Paper, Tags: #sarcasm-detection
CASCADE is a hybrid approach of both content and context-driven modeling for sarcasm detection in online social media discussions. For the latter, CASCADE extracts contextual information from the discourse of a discussion thread. And because the sarcastic nature and form of expression can vary from person to person, we use user embeddings encoding stylommetric and personality features of the users. When used with a CNN, we see a significant boost in the classification performance on a large Reddit corpus.
Sarcasm can not only be expressed via lexical cues such as punctuations, interjections etc, but implicitly, relying on context.
Using the users' historical posts to model their writing style (stylommetry) and personality indicators, which are then fused into comprehensive user embeddings using a multi-view fusion approach, Canonical Correlation Analysis (CCA). Then, it extracts contextual information from the discourse of comments in the discussion forums, done by document modeling. After the contextual modeling phase, CASCADE performs content-modeling using a CNN to extract its syntactic features. This CNN representation is then concatenated with the relevant user embeddings and discourse features to get the final representation used for classification.

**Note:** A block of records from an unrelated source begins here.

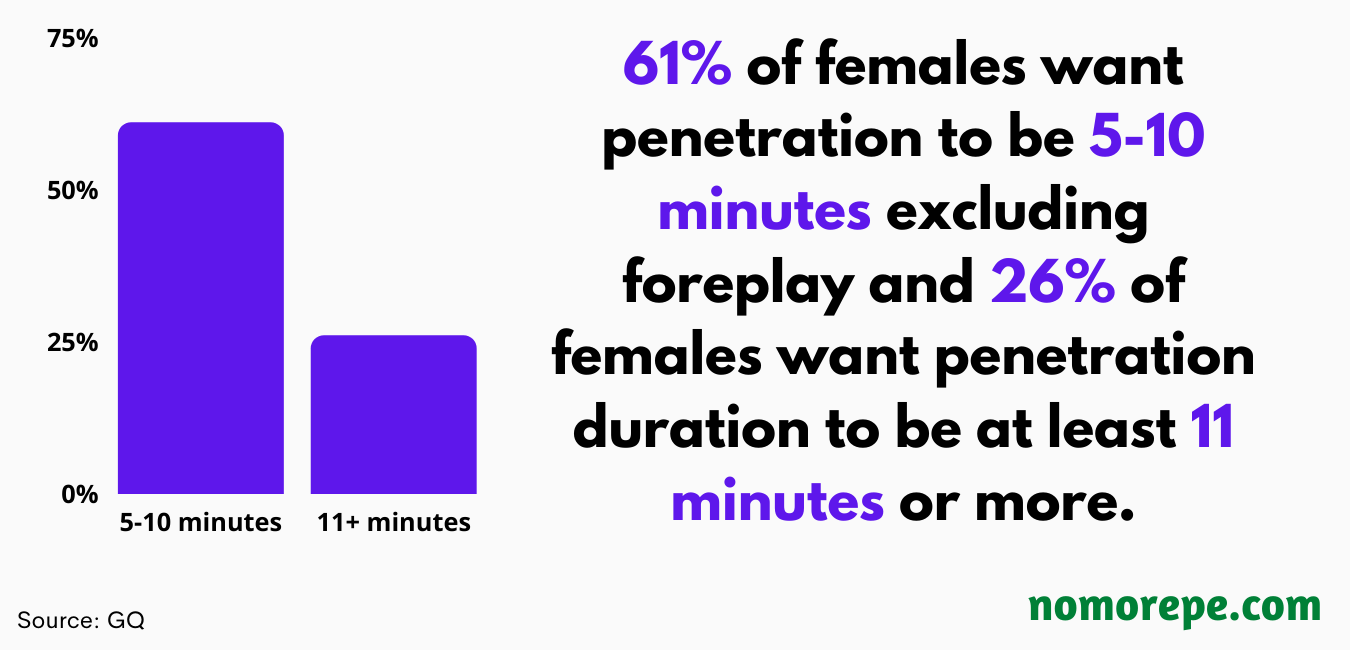 75%
50%
25%
0%
5-10 minutes
11+ minutes

61% of females want penetration to be 5-10 minutes excluding foreplay and 26% of females want penetration duration to be at least 11 minutes or more.

Source: GQ

nomorepe.com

Previous work can be classified into 2 categories:
- Content-based: standard classification task, find lexical and pragmatic indicators. Prosodic and spectral cues in spoken dialogue, positive predicates, interjections, emoticons, positive sentoment words in negative situations, etc.
- Context-based: show the importance of speaker and/or topical information associated to a text to gather such context. Mainly historical posts of users have been used, sentiment and noun phrases used within the forum to gather context typical from that forum, etc.
For the content-based information from the comment, a CNN is used. It extracts location-invariant local patterns, capturing both syntactic and semantic information.
For contextual modeling, CASCADE first learns user embeddings and discourse features of all users and discussion forums. Then retrieves user embedding of user ui and discourse feature vector of forum tj. Then, all three vectors cij, ui and tj are concatenated and used for the classification.
To generate user embeddings, we model their stylommetric and personality features and then fuse them using CCA to create a single representation.
For the stylommetric features, we use an unsupervised representation learning method ParagraphVector to generate a fixed-sized vector for each user by performing the auxiliary task of predicting the words within the document.
For the personality features, for every user ui we iterate over all the vi comments written by them. We provide the comment as an input to a pre-trained CNN, pre-trained on a multi-label personality detection task.
We fuse stylommetric and personality features into a comprehensive embedding for each user, to which we use CCA (page 5 of paper).
To extract discourse features from the general forum, for all Nt discussion forums, we compose each forum's document by appending the comments within them, and then use ParagraphVector to generate discourse representation for each document.
We concatenate the text representation cij, user embedding ui, and discourse feature tj to form the unified text representation. Then we pass it to the output layer with 2 neurons with a softmax activation.
We perform our experiments on a large-scale self-annotated corpus for sarcasm, SARC, with 1M+ examples of sarcastic/non-sarcastic statements made in Reddit. We consider 3 variants of the SARC dataset in our experiments:
- Main balanced: primary dataset, a balanced distribution. of sarcastic and non-sarcastic comments
- Main imbalanced: to emulate real-world situations where there are much fewer sarcastic comments than non-sarcastic ones, we use an imbalanced version with a 20-80 ratio.
- Pol: we extract a subset of the dataset on the topic of politics
For baseline models, we use:
- Bag of words
- CNN: can only model the content of a comment
- CNN-SVM: Cnn for content modeling and other pre-trained CNNs for extracting sentiment, emotion and personality features. All features are concatenated and fed to a SVM for classification
- CUE-CNN: models user embeddings with a technique similar to ParagraphVector, then combine embeddings with a CNN.
CASCADE manages to achieve major improvement across all datasets with statistical significance, worst performance achieved by BoW. We also show that including contextual features increases the performance over the just content-based CNN, and there's also a major boost when including user embeddings.
Overall, CASCADE consisting of CNN with user embeddings and contextual discourse features provide the best performance in all three datasets. The biggest boost when including user embeddings happens in the Pol dataset.
Sometimes our model fails despite the presence of contextual information from the previous comments, this is observed for contextual comments which are very long. Sequential discourse modeling using RNNs might be better suited for such cases. And in user embeddings, there was some misclassification for users with lesser historical posts. In such scenarios, potential solutions would be to create user networks and derive information from similar users within the network.